Exercise →
Identify every line in the items below that contains the string "pictured" and copy each such line. Letter case counts when matching.

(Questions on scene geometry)
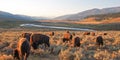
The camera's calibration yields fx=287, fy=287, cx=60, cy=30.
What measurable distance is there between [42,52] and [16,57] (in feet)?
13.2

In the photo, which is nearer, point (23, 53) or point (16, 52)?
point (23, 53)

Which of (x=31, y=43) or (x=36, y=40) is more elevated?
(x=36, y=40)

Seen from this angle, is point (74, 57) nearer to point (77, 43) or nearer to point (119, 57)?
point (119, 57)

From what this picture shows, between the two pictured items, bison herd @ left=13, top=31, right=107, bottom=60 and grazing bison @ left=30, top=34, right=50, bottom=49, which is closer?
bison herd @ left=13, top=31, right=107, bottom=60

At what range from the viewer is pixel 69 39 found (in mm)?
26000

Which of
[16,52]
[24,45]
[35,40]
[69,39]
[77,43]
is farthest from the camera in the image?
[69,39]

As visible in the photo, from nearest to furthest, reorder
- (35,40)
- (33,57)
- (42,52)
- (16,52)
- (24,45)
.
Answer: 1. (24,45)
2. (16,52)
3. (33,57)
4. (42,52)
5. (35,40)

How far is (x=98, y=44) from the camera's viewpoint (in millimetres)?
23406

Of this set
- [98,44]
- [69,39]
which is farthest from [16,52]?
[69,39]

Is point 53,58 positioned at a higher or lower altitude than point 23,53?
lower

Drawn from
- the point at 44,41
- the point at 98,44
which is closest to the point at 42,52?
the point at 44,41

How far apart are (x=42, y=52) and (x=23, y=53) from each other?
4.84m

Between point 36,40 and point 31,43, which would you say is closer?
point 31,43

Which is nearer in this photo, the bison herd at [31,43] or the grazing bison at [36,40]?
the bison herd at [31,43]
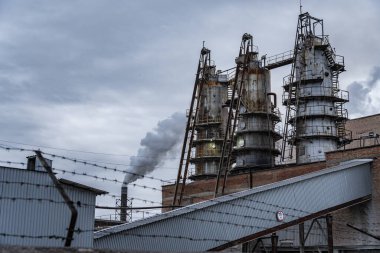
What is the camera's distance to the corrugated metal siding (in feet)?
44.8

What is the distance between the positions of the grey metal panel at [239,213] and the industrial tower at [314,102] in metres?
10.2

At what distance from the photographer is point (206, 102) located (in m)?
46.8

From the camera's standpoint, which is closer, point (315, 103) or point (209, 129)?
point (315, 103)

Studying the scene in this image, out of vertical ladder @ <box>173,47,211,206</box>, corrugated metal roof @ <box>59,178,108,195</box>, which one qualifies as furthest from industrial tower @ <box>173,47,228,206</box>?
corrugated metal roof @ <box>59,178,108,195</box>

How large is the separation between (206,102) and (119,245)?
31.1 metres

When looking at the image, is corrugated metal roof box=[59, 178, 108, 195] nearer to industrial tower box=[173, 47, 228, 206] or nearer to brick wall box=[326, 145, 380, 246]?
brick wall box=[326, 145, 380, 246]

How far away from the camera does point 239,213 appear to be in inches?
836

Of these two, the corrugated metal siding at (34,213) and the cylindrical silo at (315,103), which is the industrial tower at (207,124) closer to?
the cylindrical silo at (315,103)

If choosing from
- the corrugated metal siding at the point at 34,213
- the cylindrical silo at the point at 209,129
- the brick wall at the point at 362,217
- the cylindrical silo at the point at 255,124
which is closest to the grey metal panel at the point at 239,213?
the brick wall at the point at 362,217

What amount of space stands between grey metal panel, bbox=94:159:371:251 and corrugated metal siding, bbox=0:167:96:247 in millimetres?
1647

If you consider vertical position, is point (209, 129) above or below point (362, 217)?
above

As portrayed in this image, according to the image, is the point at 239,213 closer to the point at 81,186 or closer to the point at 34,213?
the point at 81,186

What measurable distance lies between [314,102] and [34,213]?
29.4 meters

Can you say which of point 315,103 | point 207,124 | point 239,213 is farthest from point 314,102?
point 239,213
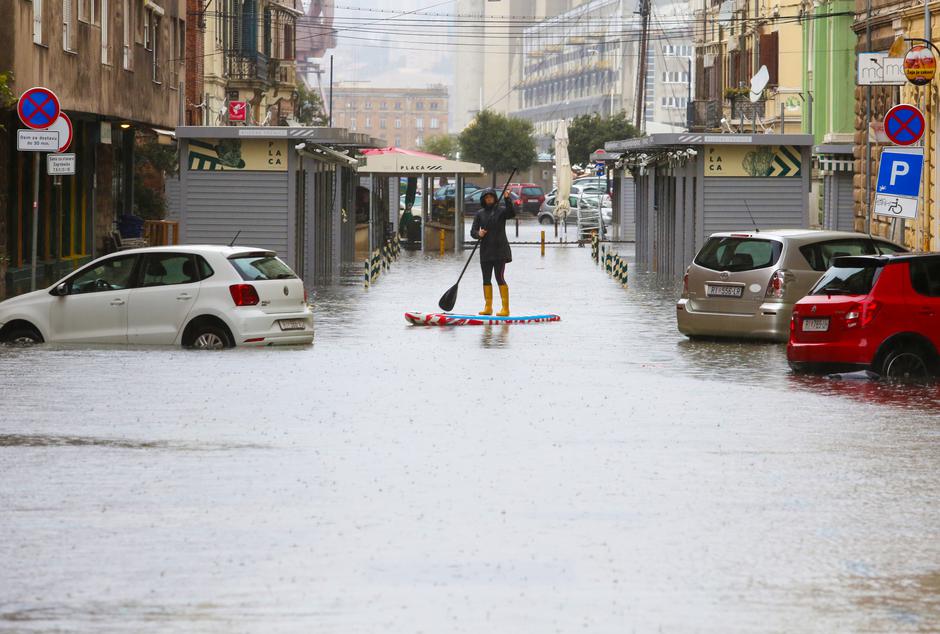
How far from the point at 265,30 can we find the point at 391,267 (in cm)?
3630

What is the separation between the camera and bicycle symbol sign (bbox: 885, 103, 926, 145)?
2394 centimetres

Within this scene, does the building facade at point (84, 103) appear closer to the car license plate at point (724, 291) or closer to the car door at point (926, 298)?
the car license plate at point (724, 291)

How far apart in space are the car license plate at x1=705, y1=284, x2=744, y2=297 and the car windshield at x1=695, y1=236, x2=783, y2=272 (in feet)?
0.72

==

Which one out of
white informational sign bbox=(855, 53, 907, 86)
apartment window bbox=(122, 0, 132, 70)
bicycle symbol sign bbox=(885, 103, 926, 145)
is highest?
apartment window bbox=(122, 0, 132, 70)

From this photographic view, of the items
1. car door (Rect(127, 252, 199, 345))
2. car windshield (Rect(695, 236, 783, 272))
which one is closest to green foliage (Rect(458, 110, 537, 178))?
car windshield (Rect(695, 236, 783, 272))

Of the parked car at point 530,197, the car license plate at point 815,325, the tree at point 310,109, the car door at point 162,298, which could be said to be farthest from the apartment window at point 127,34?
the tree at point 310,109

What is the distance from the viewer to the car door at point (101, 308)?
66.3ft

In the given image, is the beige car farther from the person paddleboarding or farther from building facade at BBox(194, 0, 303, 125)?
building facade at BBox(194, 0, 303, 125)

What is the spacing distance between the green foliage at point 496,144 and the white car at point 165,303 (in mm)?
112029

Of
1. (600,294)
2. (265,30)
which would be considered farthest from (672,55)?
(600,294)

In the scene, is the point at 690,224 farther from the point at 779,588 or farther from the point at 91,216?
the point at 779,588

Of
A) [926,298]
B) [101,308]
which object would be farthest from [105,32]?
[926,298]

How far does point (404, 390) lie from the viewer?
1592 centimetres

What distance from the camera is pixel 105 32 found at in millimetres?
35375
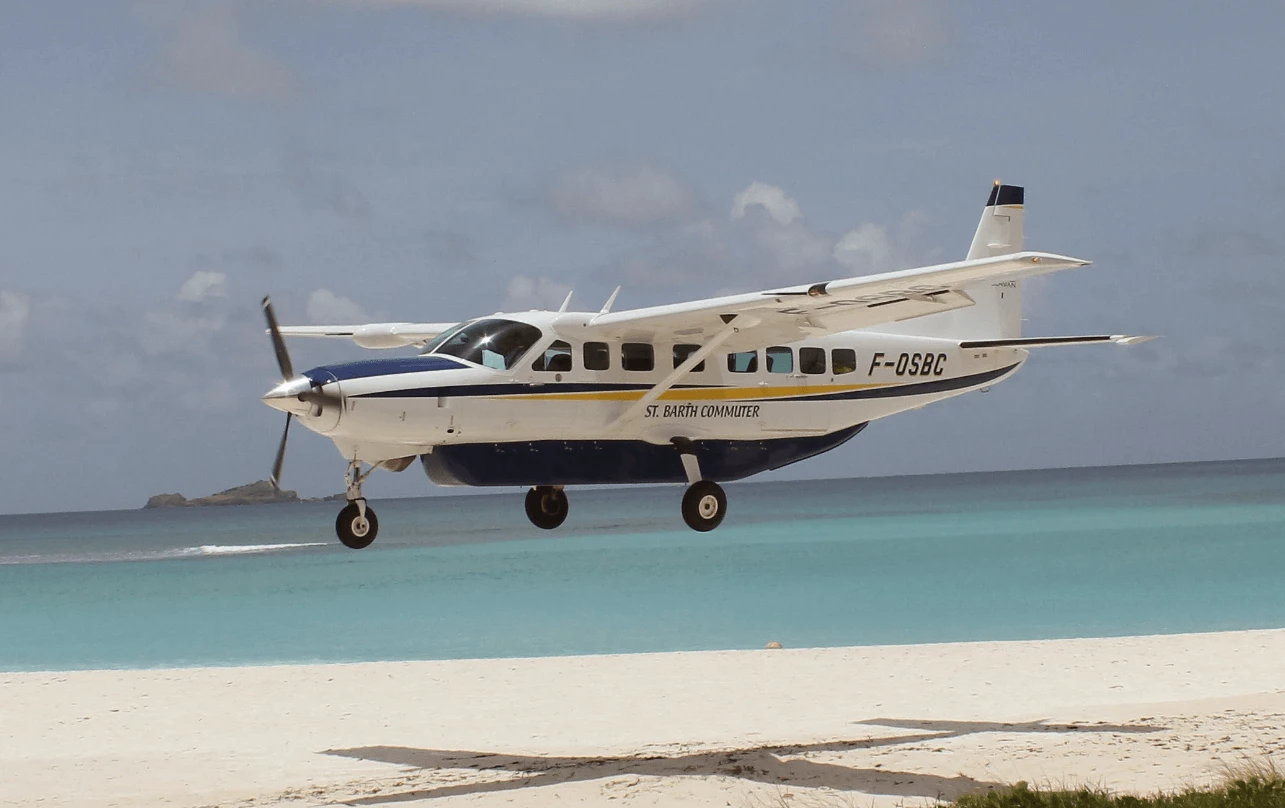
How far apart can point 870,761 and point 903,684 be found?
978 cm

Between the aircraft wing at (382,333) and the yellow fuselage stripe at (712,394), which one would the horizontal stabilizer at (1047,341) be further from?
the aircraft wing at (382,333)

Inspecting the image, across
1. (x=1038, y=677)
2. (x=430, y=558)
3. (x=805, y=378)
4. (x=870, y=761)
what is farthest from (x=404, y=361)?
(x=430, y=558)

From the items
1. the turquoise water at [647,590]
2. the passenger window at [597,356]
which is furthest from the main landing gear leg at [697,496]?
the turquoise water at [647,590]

...

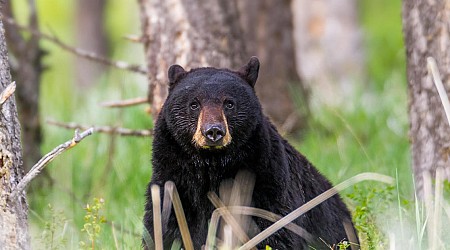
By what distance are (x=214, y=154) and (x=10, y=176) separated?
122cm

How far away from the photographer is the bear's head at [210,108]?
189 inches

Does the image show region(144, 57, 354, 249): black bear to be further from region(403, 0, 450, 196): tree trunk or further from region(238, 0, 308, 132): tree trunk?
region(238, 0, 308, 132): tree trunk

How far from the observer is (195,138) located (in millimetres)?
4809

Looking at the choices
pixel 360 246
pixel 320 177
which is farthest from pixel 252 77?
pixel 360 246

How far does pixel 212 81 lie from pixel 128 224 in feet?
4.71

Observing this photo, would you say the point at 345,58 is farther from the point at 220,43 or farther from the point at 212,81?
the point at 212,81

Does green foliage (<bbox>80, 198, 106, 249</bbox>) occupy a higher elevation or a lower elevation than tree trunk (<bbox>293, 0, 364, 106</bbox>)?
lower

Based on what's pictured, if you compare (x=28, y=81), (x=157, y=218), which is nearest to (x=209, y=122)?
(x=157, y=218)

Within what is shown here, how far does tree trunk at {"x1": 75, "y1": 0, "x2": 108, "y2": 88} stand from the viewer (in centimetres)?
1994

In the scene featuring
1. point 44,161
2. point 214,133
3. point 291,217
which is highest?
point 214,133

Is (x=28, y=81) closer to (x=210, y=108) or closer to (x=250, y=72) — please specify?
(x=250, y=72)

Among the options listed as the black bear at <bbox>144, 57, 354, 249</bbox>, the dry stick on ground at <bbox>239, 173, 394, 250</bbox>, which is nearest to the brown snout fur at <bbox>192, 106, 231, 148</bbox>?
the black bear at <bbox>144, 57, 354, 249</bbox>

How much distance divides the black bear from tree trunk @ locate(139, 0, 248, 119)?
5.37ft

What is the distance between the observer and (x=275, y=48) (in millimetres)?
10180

Answer in full →
From what this picture shows, between the two pictured items, bison herd @ left=13, top=31, right=107, bottom=60 and grazing bison @ left=30, top=34, right=50, bottom=49, which is closer?
Based on what's pictured, if you compare (x=28, y=81), (x=157, y=218), which is nearest to (x=209, y=122)?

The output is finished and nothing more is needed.